UNESCO seals global recognition
That charged atmosphere has taken on added significance after UNESCO formally inscribed Ghana’s Highlife music on its Intangible Cultural Heritage list this month. The decision, announced on December 10, marks a major international endorsement of one of West Africa’s most influential musical traditions.
UNESCO described Highlife as a ‘monumental expression of Ghana’s musical genius, culture, and global influence’, recognising generations of musicians who have preserved and adapted the genre since the early 20th century.
The listing places Highlife among the world’s protected cultural expressions and is expected to boost Ghana’s cultural profile while encouraging greater investment in music preservation, tourism and the creative arts.
A symbolic year for Ghanaian culture
Highlife’s recognition comes in a year of rare international affirmation for Ghana’s cultural heritage. Earlier in 2025, Ghana’s iconic handwoven cloth, Kente, was granted international recognition as the country’s first officially protected Geographical Indication (GI) product.
A GI is an intellectual property right that links a product’s reputation, quality and distinctiveness to its place of origin. The designation protects traditional knowledge, strengthens brand value and opens wider economic opportunities for local producers.
The official GI launch was held on September 30 at the La-Palm Royal Beach Hotel in Accra, organised by the Registrar General’s Department in partnership with the World Intellectual Property Organisation. Cultural leaders, policymakers and creative industry stakeholders attended the ceremony.
With GI status, authentic Kente now stands alongside globally protected products such as Champagne from France, Tequila from Mexico and Darjeeling tea from India. The recognition safeguards Ghanaian weavers from counterfeiting while assuring buyers worldwide of quality and heritage.

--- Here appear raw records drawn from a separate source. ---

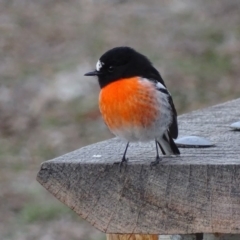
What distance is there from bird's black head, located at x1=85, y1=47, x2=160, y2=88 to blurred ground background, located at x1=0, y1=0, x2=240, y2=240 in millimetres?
3216

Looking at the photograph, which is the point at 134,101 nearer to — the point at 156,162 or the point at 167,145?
the point at 167,145

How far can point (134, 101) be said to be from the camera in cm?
346

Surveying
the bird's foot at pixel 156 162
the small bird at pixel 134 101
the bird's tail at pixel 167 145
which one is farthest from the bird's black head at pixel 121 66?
the bird's foot at pixel 156 162

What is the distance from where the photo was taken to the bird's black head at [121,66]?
3.54 m

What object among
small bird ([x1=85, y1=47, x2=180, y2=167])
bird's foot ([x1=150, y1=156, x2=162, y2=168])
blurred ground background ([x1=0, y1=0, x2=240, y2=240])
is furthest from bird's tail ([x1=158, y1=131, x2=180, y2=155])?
blurred ground background ([x1=0, y1=0, x2=240, y2=240])

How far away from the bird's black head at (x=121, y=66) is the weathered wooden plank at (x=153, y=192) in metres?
0.65

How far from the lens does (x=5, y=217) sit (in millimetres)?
6875

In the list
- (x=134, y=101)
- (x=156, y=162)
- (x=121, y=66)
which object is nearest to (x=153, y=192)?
(x=156, y=162)

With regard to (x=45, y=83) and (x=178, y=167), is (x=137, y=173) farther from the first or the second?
(x=45, y=83)

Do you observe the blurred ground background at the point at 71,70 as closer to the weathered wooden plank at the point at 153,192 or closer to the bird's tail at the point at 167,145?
the bird's tail at the point at 167,145

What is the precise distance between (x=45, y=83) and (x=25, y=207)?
2.75 meters

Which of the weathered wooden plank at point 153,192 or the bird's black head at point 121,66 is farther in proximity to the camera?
the bird's black head at point 121,66

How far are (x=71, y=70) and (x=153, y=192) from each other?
22.3 ft

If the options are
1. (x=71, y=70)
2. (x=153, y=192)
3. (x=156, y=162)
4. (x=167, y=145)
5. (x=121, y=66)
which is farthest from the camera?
(x=71, y=70)
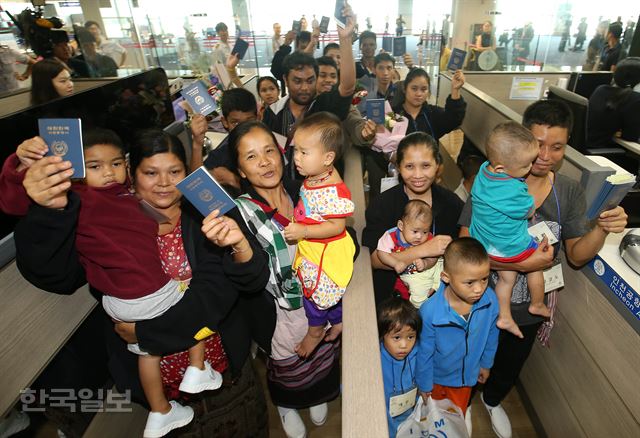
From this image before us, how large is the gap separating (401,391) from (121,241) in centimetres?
151

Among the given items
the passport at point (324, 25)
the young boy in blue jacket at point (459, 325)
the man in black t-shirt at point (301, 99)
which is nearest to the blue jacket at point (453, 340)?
the young boy in blue jacket at point (459, 325)

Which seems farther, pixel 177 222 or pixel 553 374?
pixel 553 374

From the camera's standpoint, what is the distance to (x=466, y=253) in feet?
5.47

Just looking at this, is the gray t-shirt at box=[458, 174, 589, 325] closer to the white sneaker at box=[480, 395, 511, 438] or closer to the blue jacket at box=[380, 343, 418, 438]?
the blue jacket at box=[380, 343, 418, 438]

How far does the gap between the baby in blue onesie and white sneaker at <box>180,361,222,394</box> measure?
1357mm

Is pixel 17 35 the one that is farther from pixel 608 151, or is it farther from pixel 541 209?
pixel 608 151

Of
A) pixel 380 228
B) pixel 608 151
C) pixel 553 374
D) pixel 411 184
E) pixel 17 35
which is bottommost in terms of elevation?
pixel 553 374

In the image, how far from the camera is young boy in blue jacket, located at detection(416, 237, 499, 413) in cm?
168

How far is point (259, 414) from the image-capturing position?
200cm

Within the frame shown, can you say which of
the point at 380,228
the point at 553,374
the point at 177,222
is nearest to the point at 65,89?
the point at 177,222

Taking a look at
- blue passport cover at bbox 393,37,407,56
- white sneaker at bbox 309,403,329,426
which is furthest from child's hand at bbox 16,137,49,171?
blue passport cover at bbox 393,37,407,56

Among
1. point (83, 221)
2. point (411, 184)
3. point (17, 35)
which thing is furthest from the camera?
point (17, 35)

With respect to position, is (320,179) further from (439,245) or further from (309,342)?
(309,342)

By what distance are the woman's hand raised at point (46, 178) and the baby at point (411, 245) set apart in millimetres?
1277
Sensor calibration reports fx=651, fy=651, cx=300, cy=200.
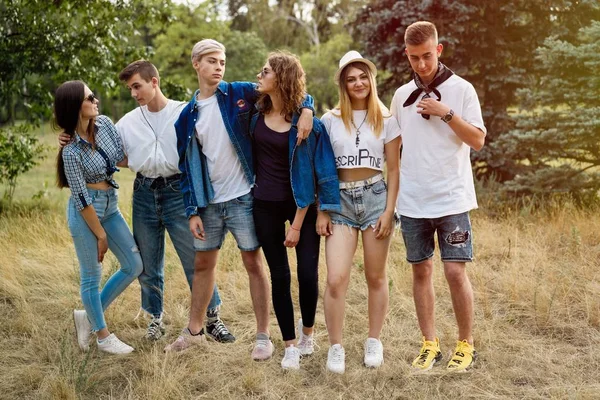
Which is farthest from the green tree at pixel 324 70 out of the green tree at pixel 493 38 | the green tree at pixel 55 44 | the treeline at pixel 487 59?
the green tree at pixel 55 44

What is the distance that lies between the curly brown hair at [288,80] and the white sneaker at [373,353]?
1.46 m

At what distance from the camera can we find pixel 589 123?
6727 mm

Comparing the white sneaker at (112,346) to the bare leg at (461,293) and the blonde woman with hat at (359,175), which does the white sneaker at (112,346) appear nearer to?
the blonde woman with hat at (359,175)

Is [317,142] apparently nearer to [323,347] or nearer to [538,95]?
[323,347]

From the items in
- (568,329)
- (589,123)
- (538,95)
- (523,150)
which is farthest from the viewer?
(523,150)

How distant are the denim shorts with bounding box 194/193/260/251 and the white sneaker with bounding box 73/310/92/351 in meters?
0.95

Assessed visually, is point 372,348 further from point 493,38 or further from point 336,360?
point 493,38

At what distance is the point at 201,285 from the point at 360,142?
1.44 meters

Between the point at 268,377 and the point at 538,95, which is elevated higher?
the point at 538,95

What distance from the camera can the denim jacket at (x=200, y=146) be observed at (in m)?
3.93

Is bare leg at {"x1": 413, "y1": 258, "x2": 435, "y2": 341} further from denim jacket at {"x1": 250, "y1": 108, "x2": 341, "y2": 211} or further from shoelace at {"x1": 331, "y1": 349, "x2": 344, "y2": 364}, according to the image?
denim jacket at {"x1": 250, "y1": 108, "x2": 341, "y2": 211}

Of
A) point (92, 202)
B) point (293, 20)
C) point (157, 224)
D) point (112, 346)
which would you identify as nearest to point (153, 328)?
point (112, 346)

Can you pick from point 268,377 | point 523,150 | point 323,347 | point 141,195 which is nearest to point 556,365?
point 323,347

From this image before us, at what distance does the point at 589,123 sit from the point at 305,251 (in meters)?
4.26
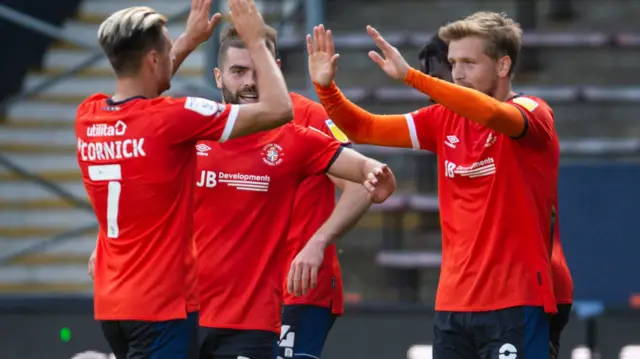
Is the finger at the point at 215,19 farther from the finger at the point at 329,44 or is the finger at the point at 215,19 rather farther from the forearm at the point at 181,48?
the finger at the point at 329,44

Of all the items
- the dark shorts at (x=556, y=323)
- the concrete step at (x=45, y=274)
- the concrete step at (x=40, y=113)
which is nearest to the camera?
the dark shorts at (x=556, y=323)

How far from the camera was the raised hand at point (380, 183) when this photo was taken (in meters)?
4.94

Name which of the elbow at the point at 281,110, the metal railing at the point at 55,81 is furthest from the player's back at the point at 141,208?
the metal railing at the point at 55,81

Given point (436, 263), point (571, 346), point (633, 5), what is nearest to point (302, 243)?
point (571, 346)

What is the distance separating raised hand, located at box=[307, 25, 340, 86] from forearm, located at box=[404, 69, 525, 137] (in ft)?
1.55

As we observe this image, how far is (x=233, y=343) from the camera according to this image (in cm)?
513

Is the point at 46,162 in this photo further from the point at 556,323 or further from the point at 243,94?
the point at 556,323

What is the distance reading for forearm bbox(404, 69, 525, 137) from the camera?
4938mm

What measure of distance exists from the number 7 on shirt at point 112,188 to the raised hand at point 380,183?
1022mm

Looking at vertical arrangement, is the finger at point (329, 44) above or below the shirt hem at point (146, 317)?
above

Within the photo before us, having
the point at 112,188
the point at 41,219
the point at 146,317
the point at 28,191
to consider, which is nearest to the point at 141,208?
the point at 112,188

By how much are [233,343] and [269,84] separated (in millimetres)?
1217

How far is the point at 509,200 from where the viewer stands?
204 inches

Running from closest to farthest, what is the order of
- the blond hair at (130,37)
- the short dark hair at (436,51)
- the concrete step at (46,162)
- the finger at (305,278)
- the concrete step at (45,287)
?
the blond hair at (130,37) < the finger at (305,278) < the short dark hair at (436,51) < the concrete step at (45,287) < the concrete step at (46,162)
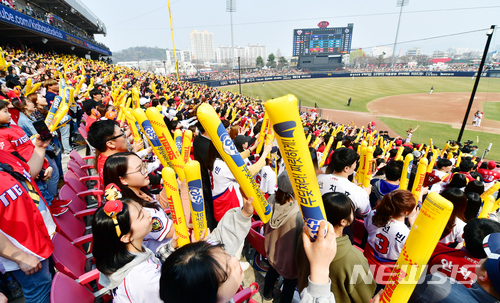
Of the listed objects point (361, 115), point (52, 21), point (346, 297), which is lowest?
point (361, 115)

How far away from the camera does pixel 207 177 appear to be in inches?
123

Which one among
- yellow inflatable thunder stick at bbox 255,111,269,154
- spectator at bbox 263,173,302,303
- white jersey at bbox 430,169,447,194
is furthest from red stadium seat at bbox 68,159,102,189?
white jersey at bbox 430,169,447,194

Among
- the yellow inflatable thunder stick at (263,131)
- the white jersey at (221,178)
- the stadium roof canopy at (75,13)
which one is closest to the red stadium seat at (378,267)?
the white jersey at (221,178)

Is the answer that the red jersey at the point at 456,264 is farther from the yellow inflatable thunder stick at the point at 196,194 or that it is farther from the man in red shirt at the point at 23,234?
the man in red shirt at the point at 23,234

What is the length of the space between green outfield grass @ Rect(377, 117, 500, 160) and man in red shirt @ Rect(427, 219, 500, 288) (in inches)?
578

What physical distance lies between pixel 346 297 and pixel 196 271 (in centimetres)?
118

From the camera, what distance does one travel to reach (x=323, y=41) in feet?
203

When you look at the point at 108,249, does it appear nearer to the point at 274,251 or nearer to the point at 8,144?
the point at 274,251

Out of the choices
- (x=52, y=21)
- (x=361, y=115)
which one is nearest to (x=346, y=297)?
(x=361, y=115)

From fabric to sound, living heritage endures
Cultural officials see a clear thread connecting Kente’s protection and Highlife’s UNESCO inscription: both are living traditions embedded in daily Ghanaian life.

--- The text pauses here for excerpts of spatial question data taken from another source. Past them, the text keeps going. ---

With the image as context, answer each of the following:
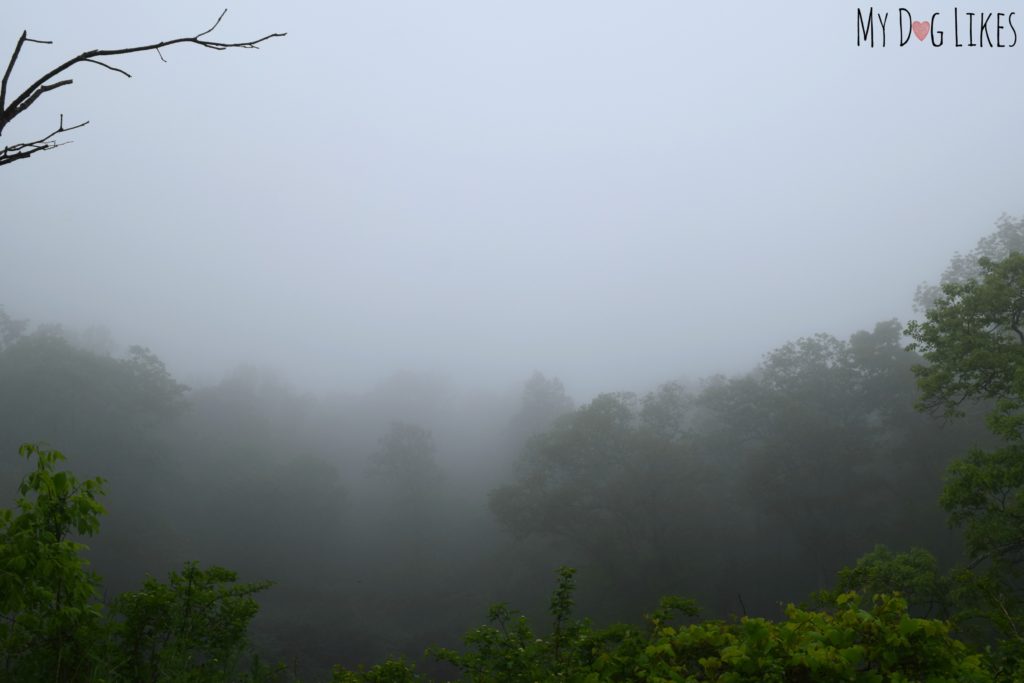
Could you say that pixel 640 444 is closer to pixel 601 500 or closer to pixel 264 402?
pixel 601 500

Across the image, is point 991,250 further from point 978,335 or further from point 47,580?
point 47,580

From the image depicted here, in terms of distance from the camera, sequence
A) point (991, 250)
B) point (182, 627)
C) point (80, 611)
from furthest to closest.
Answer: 1. point (991, 250)
2. point (182, 627)
3. point (80, 611)

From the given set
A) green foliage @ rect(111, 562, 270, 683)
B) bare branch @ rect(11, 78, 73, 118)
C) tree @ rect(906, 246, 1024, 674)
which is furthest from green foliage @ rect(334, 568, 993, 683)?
tree @ rect(906, 246, 1024, 674)

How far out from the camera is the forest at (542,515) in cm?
425

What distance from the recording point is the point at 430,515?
43.5 meters

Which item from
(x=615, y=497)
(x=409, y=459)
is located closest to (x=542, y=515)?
(x=615, y=497)

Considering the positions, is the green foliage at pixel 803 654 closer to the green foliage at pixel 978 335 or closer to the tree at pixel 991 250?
the green foliage at pixel 978 335

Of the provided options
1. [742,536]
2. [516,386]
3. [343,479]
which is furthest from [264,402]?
[742,536]

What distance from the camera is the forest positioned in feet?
13.9

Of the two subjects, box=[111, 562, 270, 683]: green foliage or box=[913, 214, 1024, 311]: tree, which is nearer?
box=[111, 562, 270, 683]: green foliage

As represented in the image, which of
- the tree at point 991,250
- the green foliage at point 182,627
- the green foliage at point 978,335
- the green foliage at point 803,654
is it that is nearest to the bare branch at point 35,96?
the green foliage at point 803,654

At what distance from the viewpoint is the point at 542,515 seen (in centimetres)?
2961

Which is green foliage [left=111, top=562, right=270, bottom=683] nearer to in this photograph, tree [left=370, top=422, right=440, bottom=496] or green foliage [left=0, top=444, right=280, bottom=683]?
green foliage [left=0, top=444, right=280, bottom=683]

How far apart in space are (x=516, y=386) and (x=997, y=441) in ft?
177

For Asah Nkansah, leader of the Kwan Pa band, Highlife’s recognition is especially meaningful as the genre marks its centenary in 2025.
‘If you trace the origin of Highlife music, we can trace it to September 1925,’ Nkansah told AFP. ‘So this year, we are celebrating 100 years of Ghanaian Highlife music.’

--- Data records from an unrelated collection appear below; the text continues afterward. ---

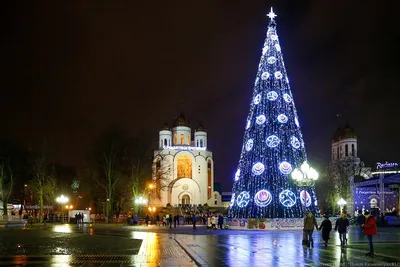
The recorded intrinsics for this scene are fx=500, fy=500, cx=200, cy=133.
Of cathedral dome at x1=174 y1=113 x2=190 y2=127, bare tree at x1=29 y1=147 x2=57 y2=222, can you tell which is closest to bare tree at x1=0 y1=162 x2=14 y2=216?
bare tree at x1=29 y1=147 x2=57 y2=222

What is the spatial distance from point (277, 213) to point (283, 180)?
96.9 inches

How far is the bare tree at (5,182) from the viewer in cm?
6053

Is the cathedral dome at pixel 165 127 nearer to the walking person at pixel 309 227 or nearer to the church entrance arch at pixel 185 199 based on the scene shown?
the church entrance arch at pixel 185 199

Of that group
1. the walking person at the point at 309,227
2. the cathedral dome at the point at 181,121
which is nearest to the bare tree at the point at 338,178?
the cathedral dome at the point at 181,121

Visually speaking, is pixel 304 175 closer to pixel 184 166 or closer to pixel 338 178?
pixel 338 178

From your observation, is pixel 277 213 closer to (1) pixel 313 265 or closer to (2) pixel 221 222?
(2) pixel 221 222

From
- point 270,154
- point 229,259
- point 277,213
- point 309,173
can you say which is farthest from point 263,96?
point 229,259

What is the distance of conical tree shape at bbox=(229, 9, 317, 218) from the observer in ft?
116

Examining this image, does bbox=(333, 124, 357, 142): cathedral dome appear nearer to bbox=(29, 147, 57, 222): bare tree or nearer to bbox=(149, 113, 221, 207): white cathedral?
bbox=(149, 113, 221, 207): white cathedral

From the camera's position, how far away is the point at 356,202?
69312mm

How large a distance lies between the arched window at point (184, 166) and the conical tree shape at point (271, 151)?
6126 centimetres

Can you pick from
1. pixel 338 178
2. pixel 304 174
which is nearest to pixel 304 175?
pixel 304 174

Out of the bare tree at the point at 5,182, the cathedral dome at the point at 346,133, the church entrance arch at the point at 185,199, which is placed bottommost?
the church entrance arch at the point at 185,199

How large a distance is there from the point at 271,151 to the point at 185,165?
6473 cm
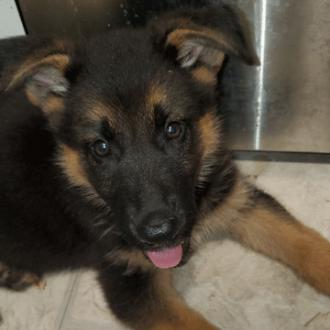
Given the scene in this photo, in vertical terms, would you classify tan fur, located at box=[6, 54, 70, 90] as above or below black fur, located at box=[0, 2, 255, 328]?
above

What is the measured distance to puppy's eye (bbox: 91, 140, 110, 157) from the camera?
8.59 ft

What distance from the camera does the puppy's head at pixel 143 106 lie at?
2.49m

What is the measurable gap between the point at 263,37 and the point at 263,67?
246mm

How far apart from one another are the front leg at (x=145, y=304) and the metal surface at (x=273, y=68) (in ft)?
4.63

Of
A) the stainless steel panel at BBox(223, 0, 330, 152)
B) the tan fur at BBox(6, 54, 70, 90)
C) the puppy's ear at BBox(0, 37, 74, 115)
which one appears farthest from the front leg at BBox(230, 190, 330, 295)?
the tan fur at BBox(6, 54, 70, 90)

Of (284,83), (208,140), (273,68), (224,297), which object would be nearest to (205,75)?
(208,140)

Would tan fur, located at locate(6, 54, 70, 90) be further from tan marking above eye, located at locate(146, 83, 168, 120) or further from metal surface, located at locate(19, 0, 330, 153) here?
metal surface, located at locate(19, 0, 330, 153)

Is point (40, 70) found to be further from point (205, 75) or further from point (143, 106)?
point (205, 75)

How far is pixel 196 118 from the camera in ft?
8.94

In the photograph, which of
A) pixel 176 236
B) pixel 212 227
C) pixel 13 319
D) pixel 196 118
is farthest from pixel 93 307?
pixel 196 118

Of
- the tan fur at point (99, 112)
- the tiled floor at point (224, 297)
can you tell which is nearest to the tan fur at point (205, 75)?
the tan fur at point (99, 112)

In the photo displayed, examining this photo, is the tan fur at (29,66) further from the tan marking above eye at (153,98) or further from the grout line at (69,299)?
the grout line at (69,299)

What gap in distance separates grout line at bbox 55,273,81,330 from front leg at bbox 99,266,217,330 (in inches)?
19.9

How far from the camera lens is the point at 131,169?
2561 millimetres
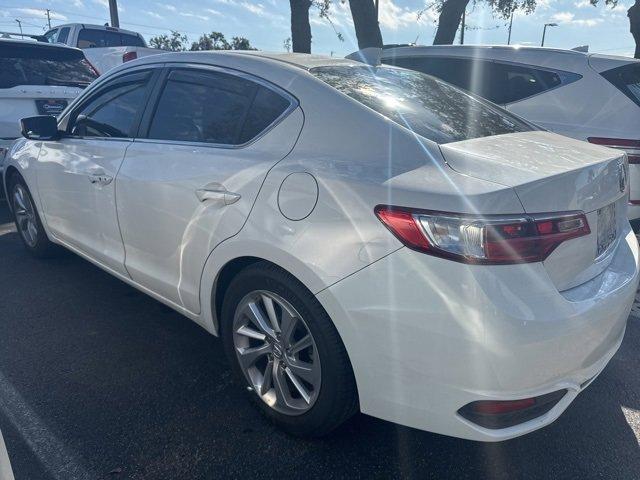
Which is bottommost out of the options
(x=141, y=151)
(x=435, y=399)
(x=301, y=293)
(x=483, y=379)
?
(x=435, y=399)

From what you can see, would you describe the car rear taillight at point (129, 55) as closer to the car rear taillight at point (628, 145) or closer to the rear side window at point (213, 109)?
the rear side window at point (213, 109)

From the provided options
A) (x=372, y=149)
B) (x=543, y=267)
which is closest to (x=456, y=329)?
(x=543, y=267)

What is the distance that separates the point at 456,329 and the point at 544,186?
2.00 ft

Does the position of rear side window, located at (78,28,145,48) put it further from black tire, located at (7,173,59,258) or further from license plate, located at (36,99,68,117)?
black tire, located at (7,173,59,258)

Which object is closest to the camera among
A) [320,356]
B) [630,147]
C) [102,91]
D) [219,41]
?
[320,356]

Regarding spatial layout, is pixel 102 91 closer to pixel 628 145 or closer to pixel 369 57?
pixel 369 57

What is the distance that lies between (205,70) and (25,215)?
275 centimetres

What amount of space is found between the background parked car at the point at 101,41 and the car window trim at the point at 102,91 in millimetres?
6423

At Zen Garden, that history feels alive. Patrons sing lyrics from memory, cheer extended guitar solos and dance spontaneously to palm-wine-infused rhythms.
‘Highlife talks about almost everything, passion, love, social and everything,’ Nkansah said. ‘It is not music for music’s sake.’
A living legacy, not nostalgia
Highlife has shaped Ghana’s national identity for decades, popularised by legends such as E.T. Mensah, Nana Ampadu, Paapa Yankson, A.B. Crentsil, Amakye Dede and Kojo Antwi, while influencing hiplife and Afrobeats.
UNESCO officials stress that, like Kente, Highlife is not a museum artefact. ‘It is not just a relic, but a living product,’ said Professor Osman Damba Tahidu, Secretary-General of the Ghana Commission for UNESCO, speaking to AFP.
Back at Zen Garden, as midnight approaches, the crowd shows no sign of leaving. Handkerchiefs wave again, laughter rises, and Highlife carries on, rooted in the past while moving confidently into the future.